* _EXERCISE DIRECTIONS_
Write out the lines from the one containing "What distance from the camera is the" through the one containing "In this scene, from", both included, as a numbered list with blank lines omitted.

>>>>>

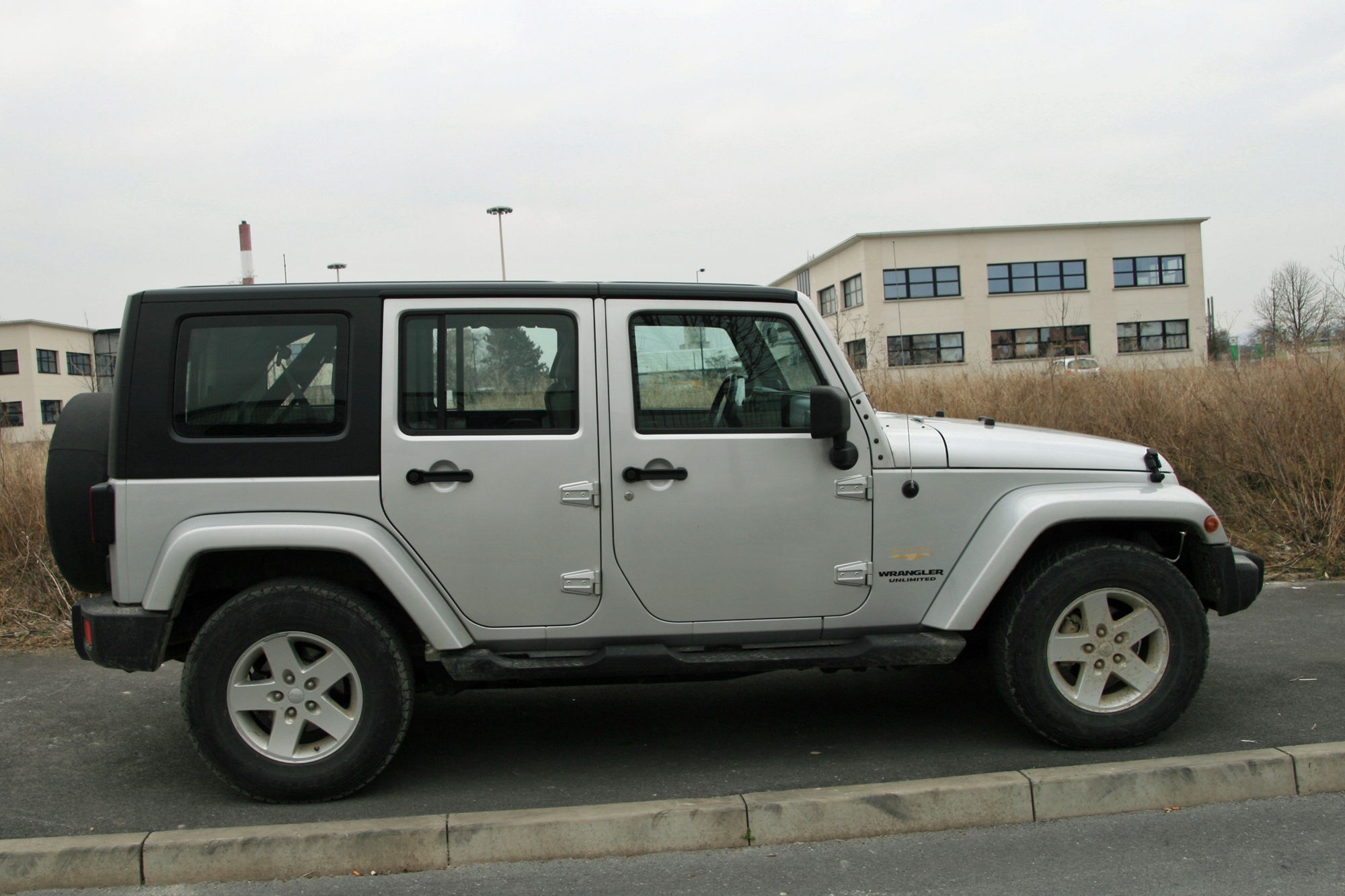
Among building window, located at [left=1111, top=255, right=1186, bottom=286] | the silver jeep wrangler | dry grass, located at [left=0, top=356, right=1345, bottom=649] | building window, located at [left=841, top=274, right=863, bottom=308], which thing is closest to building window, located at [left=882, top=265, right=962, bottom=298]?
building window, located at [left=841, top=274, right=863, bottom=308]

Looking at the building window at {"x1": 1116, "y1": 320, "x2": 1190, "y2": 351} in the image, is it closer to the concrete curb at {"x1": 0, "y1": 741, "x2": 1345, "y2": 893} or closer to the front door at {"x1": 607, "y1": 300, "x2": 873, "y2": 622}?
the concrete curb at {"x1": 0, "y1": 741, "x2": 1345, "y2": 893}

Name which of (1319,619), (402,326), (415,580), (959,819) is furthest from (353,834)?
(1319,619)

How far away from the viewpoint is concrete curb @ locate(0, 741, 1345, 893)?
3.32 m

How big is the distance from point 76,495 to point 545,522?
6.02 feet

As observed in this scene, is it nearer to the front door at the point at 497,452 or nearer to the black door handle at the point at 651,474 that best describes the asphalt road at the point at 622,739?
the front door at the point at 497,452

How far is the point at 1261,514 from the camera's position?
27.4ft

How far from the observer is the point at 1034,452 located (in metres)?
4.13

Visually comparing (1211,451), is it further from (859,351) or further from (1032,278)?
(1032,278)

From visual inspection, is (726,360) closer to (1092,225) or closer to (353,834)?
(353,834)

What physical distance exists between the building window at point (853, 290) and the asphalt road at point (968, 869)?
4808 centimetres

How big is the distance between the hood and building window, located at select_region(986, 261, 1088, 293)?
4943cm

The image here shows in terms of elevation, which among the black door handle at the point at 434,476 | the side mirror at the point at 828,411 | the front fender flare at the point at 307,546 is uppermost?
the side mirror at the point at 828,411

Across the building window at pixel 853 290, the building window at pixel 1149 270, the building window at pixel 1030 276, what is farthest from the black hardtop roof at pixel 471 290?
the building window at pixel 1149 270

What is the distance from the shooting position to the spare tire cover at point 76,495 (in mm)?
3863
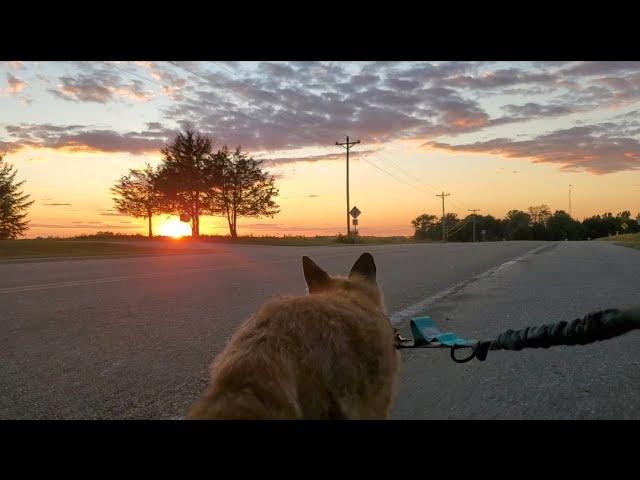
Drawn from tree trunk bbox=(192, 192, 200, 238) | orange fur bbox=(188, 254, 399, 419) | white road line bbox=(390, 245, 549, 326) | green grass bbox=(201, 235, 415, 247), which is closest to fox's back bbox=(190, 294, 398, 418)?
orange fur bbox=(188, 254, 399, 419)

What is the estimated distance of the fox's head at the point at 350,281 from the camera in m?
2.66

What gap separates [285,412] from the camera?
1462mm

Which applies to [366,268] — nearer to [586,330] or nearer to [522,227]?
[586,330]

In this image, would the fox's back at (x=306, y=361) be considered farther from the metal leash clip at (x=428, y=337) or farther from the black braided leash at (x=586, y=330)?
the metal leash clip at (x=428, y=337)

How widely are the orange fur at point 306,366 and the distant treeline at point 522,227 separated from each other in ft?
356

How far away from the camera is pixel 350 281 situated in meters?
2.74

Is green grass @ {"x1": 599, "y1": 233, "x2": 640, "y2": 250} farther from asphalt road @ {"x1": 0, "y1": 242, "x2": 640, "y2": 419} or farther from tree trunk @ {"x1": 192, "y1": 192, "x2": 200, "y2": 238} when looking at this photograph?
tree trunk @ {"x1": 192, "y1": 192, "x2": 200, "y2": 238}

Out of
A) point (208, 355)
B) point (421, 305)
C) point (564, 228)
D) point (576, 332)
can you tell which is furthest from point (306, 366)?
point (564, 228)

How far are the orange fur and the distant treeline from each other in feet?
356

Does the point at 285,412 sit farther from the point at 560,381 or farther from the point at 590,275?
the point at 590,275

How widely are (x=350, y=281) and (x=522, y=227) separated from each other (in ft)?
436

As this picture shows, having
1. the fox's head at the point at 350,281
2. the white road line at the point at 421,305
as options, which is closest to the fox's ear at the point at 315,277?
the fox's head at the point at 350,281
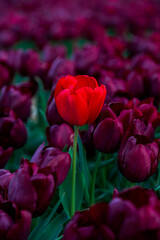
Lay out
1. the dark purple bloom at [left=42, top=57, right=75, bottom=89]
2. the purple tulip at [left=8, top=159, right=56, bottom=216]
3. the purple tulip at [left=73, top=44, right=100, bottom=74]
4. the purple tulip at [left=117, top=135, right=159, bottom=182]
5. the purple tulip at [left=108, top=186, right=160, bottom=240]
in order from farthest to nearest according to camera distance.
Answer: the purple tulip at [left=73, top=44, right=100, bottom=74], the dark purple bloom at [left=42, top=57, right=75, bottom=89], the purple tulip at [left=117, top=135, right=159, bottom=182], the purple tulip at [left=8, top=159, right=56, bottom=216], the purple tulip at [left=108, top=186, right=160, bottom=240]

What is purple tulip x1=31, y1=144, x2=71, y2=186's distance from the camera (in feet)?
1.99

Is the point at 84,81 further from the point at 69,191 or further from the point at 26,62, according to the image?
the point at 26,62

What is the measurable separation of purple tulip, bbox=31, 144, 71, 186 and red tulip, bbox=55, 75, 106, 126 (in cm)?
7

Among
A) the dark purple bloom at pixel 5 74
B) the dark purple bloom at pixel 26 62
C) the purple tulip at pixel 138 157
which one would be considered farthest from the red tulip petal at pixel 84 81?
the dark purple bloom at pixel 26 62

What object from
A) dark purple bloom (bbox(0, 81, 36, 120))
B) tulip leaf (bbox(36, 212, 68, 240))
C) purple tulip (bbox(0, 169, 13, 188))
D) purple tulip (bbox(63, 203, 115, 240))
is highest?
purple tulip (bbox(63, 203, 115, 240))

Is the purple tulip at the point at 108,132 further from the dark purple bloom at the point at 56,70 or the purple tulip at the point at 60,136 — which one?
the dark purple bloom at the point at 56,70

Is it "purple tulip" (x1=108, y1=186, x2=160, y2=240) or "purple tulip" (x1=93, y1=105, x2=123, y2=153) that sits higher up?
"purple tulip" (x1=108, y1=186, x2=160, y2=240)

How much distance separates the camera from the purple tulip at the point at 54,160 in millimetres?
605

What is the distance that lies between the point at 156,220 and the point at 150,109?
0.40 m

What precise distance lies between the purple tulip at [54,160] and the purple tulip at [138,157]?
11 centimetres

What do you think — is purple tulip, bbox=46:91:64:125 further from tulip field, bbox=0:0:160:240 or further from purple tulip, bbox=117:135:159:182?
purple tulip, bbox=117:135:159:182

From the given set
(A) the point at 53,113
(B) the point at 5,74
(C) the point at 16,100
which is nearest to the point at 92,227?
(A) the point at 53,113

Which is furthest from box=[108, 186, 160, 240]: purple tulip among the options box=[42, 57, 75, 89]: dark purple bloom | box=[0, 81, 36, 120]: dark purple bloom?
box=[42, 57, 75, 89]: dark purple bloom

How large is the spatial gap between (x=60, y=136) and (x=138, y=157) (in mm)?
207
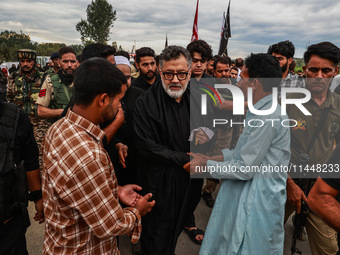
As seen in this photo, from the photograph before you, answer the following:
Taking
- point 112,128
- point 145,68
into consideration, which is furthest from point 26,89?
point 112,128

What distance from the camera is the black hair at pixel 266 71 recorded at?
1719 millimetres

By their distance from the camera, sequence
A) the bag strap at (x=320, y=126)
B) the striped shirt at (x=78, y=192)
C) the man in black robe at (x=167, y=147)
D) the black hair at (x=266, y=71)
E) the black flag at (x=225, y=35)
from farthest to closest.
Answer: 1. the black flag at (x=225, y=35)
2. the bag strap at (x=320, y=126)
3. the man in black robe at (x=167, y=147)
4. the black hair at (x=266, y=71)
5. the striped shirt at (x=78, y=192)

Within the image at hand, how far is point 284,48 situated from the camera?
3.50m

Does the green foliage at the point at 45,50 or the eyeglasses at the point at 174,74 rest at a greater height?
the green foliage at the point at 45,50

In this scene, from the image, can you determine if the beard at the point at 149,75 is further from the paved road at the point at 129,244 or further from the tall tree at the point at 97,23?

<<<<<
>>>>>

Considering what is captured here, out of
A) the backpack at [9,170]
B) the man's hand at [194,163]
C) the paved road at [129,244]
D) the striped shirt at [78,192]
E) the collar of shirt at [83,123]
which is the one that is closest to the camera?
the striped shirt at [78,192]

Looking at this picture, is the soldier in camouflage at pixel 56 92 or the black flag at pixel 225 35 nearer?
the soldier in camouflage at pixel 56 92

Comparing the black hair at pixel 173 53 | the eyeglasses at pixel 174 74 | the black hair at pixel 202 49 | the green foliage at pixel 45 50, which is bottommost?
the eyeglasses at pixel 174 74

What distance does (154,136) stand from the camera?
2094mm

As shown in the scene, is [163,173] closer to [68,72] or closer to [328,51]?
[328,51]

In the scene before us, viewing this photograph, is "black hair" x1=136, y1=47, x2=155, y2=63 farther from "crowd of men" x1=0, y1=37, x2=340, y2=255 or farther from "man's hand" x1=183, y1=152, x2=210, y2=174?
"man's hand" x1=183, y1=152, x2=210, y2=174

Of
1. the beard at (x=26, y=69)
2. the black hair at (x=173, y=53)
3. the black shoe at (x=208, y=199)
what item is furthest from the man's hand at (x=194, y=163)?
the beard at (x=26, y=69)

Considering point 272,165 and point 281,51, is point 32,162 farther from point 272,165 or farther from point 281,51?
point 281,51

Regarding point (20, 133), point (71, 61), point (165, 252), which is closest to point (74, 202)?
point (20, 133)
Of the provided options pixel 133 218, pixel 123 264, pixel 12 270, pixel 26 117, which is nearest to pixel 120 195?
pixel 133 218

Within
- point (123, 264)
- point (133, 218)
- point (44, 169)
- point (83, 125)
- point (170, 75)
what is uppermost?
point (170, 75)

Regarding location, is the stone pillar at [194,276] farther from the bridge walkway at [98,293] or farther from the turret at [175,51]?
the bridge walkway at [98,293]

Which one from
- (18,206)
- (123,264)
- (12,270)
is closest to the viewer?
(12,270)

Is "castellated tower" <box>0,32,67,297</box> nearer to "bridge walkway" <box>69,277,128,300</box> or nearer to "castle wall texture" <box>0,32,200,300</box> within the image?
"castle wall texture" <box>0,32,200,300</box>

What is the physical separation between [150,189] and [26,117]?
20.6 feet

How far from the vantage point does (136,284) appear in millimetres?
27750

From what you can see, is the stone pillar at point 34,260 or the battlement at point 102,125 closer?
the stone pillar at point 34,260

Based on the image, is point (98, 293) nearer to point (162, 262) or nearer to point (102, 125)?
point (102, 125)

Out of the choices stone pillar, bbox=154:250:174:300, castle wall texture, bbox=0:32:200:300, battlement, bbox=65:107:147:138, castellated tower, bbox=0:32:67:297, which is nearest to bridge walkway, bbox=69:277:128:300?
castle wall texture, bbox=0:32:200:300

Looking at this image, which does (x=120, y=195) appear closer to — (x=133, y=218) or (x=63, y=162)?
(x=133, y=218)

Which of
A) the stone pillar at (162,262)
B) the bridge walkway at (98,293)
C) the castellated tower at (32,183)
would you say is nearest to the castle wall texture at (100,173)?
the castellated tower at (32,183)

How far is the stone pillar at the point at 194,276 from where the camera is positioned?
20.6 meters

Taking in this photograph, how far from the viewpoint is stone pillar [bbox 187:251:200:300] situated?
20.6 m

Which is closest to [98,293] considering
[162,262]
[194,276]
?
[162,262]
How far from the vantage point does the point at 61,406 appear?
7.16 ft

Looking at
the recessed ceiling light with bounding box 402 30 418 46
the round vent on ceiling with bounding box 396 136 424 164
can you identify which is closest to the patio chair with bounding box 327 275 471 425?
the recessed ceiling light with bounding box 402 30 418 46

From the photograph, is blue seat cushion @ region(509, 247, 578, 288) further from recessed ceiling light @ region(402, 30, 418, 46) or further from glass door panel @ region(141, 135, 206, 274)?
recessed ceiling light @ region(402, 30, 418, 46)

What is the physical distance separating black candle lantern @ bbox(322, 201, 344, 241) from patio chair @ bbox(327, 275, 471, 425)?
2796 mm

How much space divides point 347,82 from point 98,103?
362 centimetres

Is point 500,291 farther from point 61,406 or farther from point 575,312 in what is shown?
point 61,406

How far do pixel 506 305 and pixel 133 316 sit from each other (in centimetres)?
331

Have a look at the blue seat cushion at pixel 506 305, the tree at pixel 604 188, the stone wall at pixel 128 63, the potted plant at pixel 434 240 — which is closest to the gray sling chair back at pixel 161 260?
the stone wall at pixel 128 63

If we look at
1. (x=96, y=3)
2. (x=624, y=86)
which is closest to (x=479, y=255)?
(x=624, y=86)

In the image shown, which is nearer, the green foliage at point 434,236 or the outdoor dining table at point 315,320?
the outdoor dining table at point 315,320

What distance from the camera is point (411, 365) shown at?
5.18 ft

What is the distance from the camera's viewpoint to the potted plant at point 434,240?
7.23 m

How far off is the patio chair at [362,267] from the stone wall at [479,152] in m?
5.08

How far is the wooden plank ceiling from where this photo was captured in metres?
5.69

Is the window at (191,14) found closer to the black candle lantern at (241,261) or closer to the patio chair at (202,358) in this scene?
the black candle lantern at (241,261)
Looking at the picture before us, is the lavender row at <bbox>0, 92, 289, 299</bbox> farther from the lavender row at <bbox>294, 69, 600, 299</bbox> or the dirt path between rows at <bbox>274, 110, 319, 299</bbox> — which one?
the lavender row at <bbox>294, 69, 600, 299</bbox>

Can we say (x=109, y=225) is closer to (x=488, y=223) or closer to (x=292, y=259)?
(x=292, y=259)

<<<<<

* _CORRECT RESPONSE_
1. What distance from the camera is the black hair at pixel 266 71 recorded at?
2. 1719 millimetres
3. By their distance from the camera, sequence
4. A) the bag strap at (x=320, y=126)
5. B) the striped shirt at (x=78, y=192)
6. C) the man in black robe at (x=167, y=147)
7. D) the black hair at (x=266, y=71)
8. E) the black flag at (x=225, y=35)
9. from farthest to closest.
10. Answer: 1. the black flag at (x=225, y=35)
11. 2. the bag strap at (x=320, y=126)
12. 3. the man in black robe at (x=167, y=147)
13. 4. the black hair at (x=266, y=71)
14. 5. the striped shirt at (x=78, y=192)
15. Within the image at hand, how far is point 284,48 situated from the camera?
16. 3.50m
17. Does the green foliage at the point at 45,50 or the eyeglasses at the point at 174,74 rest at a greater height?
18. the green foliage at the point at 45,50
19. In this scene, from the image, can you determine if the beard at the point at 149,75 is further from the paved road at the point at 129,244 or further from the tall tree at the point at 97,23?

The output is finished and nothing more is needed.